» **GIVEN INSTRUCTION**
Reproduce, word for word, the data starting at the line that contains "In terms of distance, how" and ending with the last line of the data.
>> START EXERCISE INPUTS
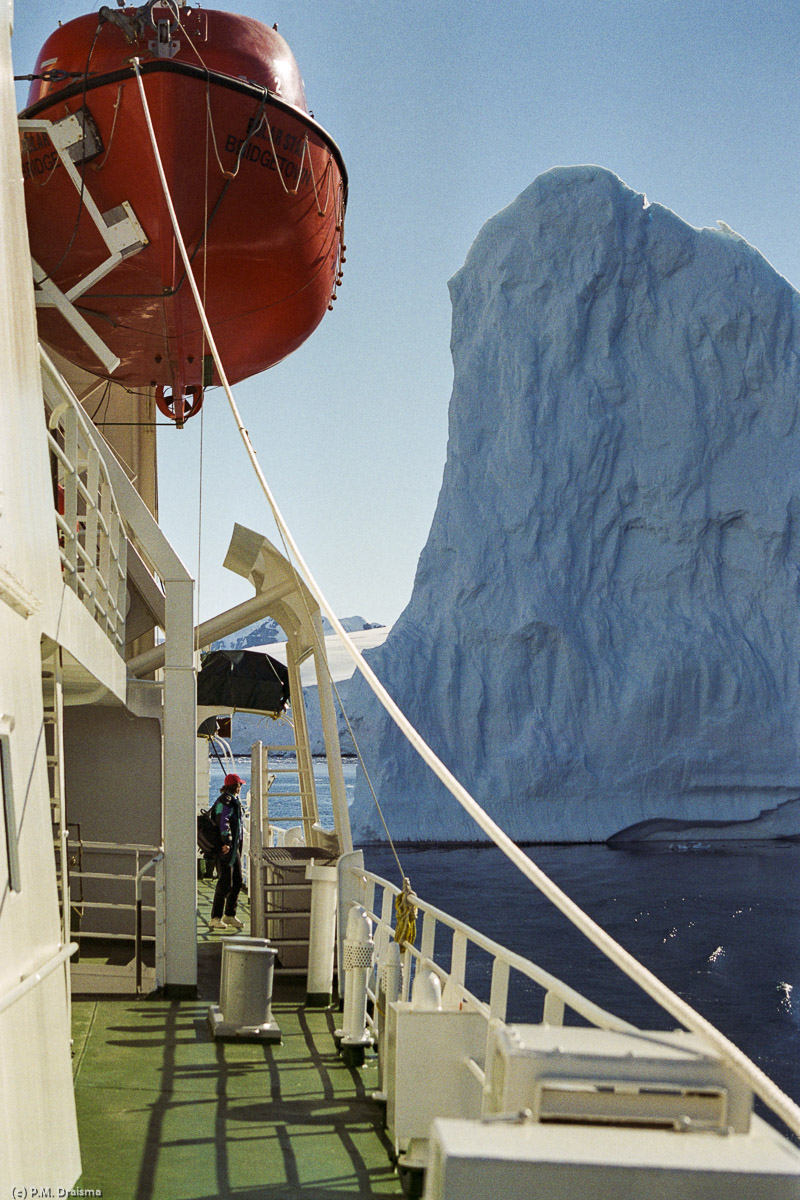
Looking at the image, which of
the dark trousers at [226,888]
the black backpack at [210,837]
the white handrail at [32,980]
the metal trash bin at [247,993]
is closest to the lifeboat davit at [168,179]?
the metal trash bin at [247,993]

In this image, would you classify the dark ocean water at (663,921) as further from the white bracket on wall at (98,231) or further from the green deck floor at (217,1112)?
the white bracket on wall at (98,231)

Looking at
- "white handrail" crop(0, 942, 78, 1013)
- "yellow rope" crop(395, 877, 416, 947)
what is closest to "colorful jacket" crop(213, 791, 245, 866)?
"yellow rope" crop(395, 877, 416, 947)

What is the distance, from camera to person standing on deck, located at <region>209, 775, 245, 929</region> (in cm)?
698

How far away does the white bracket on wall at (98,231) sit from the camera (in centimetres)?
513

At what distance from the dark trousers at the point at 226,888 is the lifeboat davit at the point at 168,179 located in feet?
10.7

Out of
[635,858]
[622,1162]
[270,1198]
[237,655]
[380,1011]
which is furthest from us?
[635,858]

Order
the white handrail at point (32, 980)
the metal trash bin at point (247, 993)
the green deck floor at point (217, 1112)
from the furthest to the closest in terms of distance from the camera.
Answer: the metal trash bin at point (247, 993)
the green deck floor at point (217, 1112)
the white handrail at point (32, 980)

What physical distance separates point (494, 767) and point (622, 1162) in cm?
2438

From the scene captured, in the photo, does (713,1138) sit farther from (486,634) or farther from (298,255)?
(486,634)

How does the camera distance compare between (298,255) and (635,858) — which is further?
(635,858)

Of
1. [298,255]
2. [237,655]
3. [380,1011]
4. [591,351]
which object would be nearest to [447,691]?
[591,351]

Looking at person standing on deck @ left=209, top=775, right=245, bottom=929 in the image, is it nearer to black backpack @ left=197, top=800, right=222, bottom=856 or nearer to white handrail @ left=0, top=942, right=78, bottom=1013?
black backpack @ left=197, top=800, right=222, bottom=856

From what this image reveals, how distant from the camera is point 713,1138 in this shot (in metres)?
1.09

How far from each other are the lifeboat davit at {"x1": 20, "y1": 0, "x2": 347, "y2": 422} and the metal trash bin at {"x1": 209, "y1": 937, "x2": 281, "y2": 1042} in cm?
270
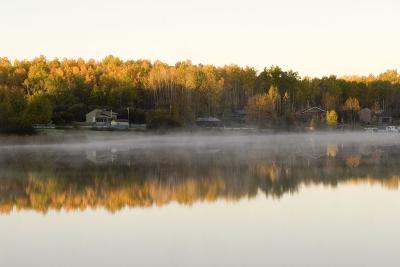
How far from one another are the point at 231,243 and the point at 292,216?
432 cm

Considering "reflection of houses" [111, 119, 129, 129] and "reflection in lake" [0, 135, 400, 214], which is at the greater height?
"reflection of houses" [111, 119, 129, 129]

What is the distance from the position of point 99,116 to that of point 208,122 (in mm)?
23217

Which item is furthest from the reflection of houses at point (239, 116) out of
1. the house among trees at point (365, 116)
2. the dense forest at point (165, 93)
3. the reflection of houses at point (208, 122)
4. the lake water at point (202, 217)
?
the lake water at point (202, 217)

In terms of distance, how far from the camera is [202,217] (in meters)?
19.2

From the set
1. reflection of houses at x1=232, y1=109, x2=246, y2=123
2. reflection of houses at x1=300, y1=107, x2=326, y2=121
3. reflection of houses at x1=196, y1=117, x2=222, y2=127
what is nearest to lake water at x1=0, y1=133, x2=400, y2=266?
reflection of houses at x1=196, y1=117, x2=222, y2=127

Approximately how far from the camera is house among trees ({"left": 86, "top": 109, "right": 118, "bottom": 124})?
>> END EXERCISE INPUTS
» **WRITTEN SOLUTION**
In terms of distance, how far from the camera is [202,217] (in meters)?
19.2

From the set
1. reflection of houses at x1=232, y1=109, x2=246, y2=123
2. reflection of houses at x1=300, y1=107, x2=326, y2=121
3. reflection of houses at x1=196, y1=117, x2=222, y2=127
what is nearest to lake water at x1=0, y1=133, x2=400, y2=266?
reflection of houses at x1=196, y1=117, x2=222, y2=127

Approximately how far from the camera is house among trees ({"left": 86, "top": 109, "right": 118, "bottom": 124})?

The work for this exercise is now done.